• **Data for analysis**
◆ ◆ ◆

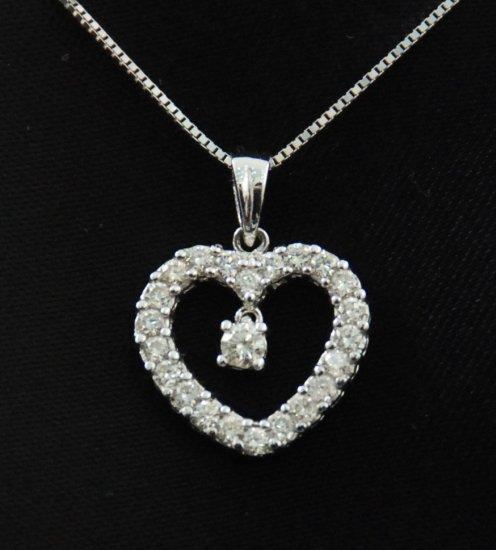 Diamond in Heart Diamond Pendant 18K Necklace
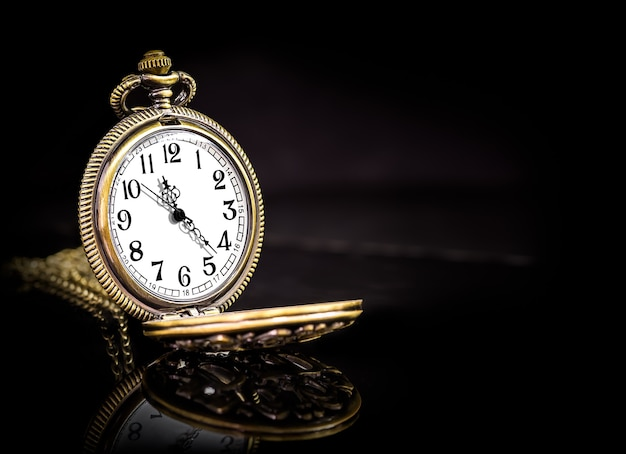 Vintage złoty miedziany zegar kieszonkowy na czarno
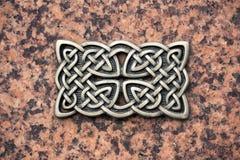 El hierro echó el nudo céltico imagen de archivo libre de regalías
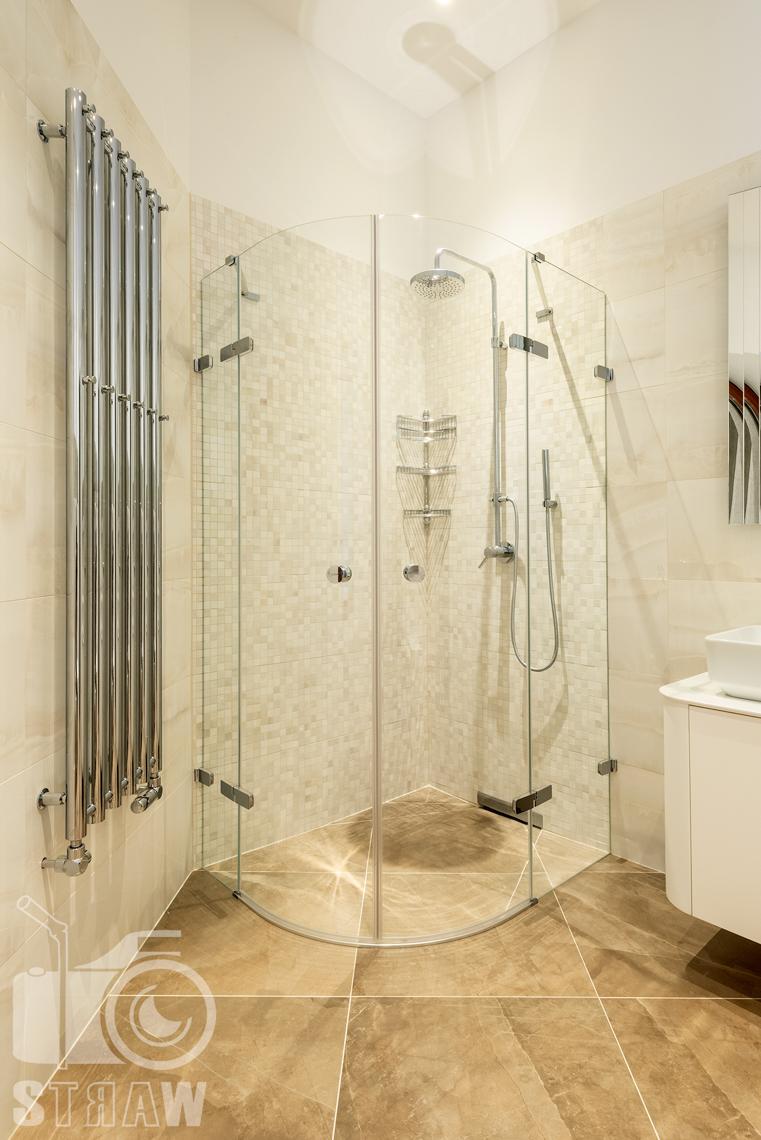 Fotografia wnętrz domu zaprojektowanego przez biuro projektowe, łazienka dla gości, prysznic, kaloryfer.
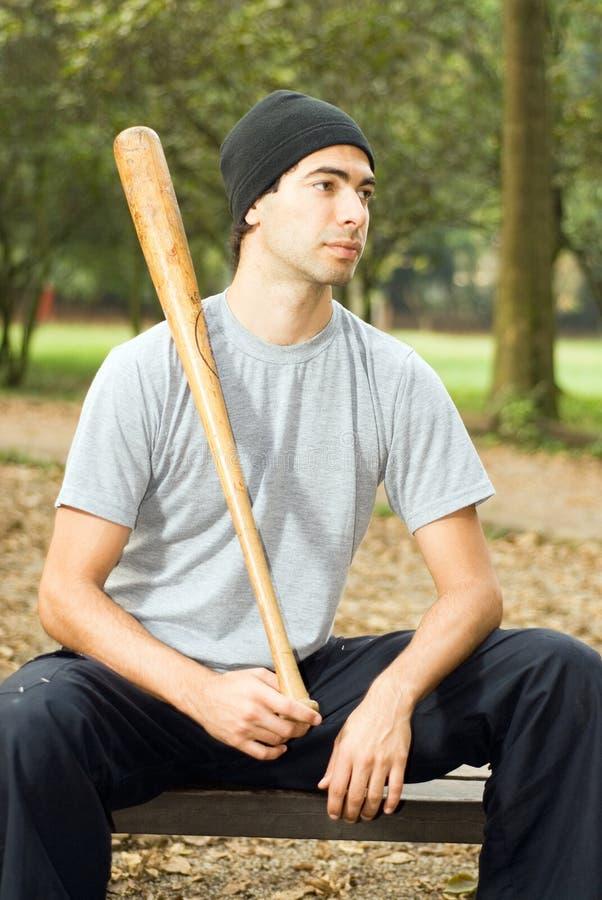 Homme posant avec 'bat' - verticale photos stock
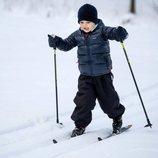 El Príncipe Oscar de Suecia esquiando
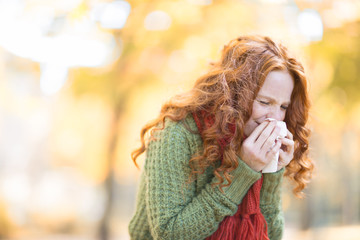 erkältete Frau im Herbst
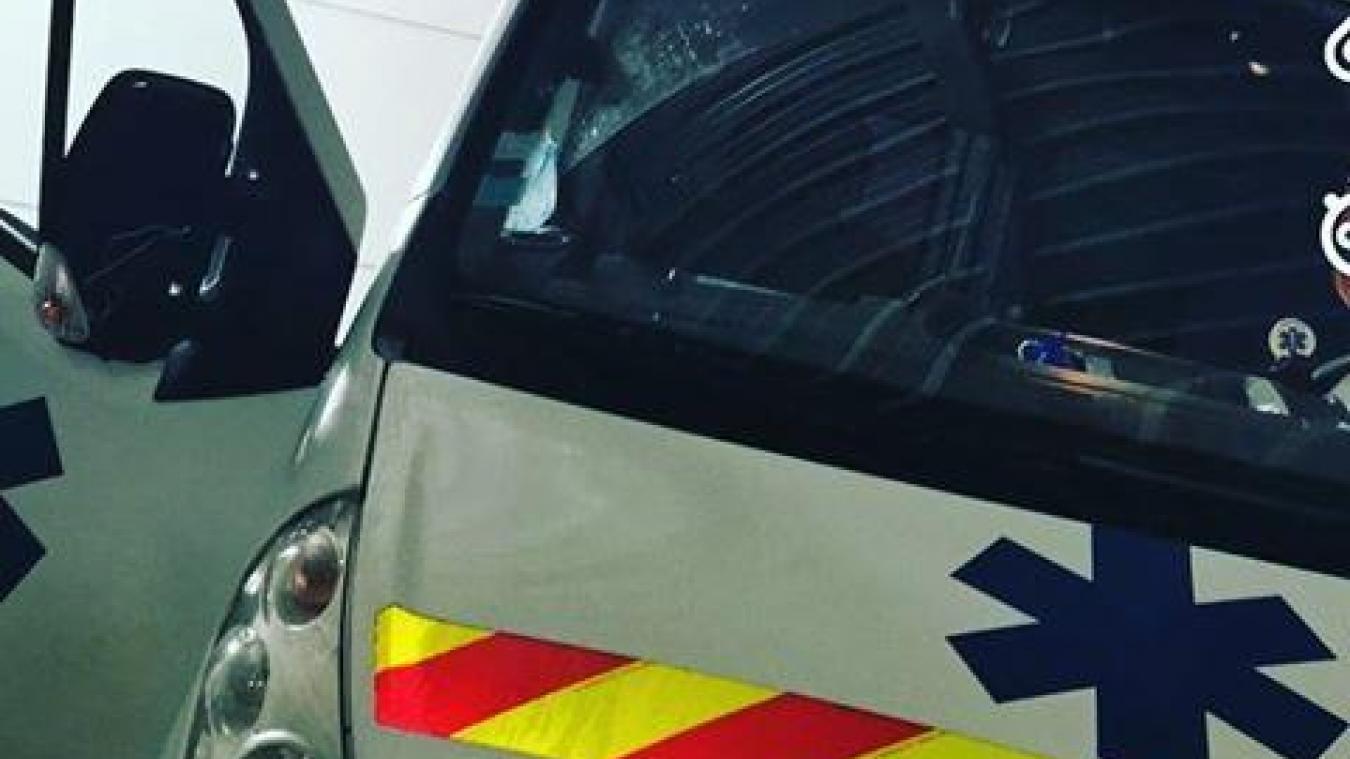 L'ambulance a été prise pour cible, sans raison apparente...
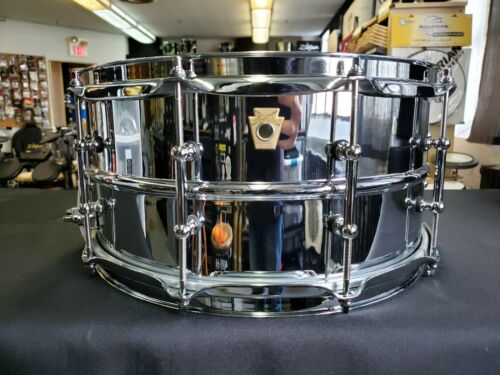 Ludwig LM402T 14 x 6.5 Supraphonic Snare Drum with Tube Lugs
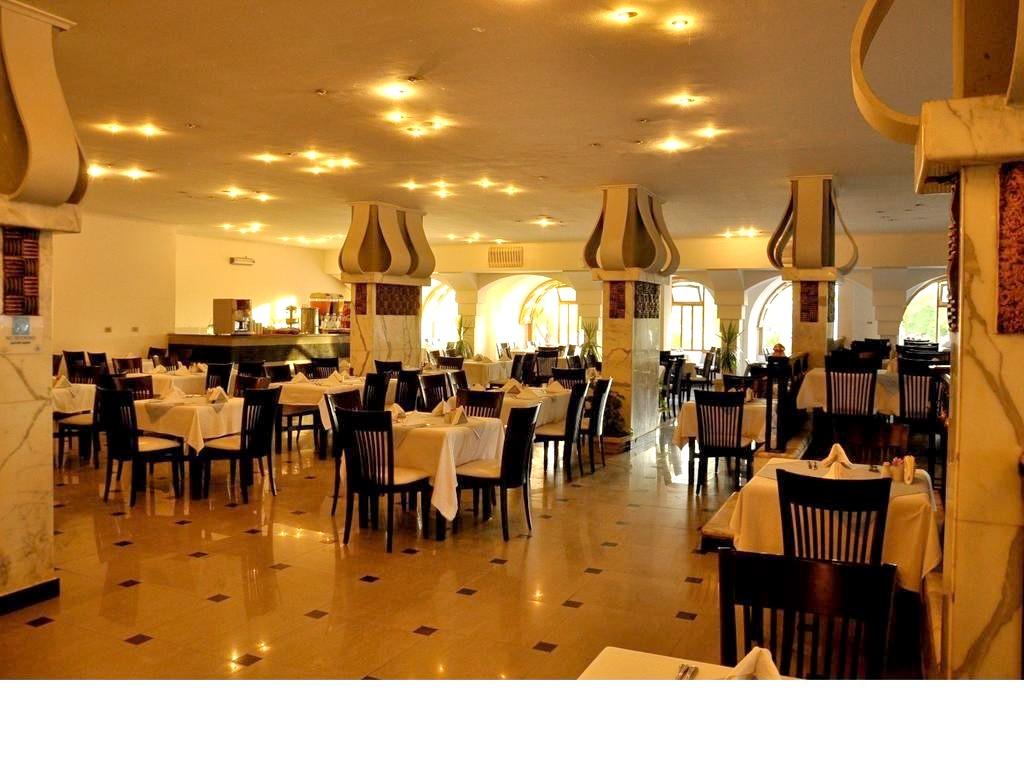 http://data.solvex.sk/Hotel/3591/47979.jpeg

◆ ◆ ◆

• **Exercise requirements**
Leave out the pictures. Transcribe only the lines above, from the first through the one that contains "erkältete Frau im Herbst".

• **Response area**
 Diamond in Heart Diamond Pendant 18K Necklace
 Vintage złoty miedziany zegar kieszonkowy na czarno
 El hierro echó el nudo céltico imagen de archivo libre de regalías
 Fotografia wnętrz domu zaprojektowanego przez biuro projektowe, łazienka dla gości, prysznic, kaloryfer.
 Homme posant avec 'bat' - verticale photos stock
 El Príncipe Oscar de Suecia esquiando
 erkältete Frau im Herbst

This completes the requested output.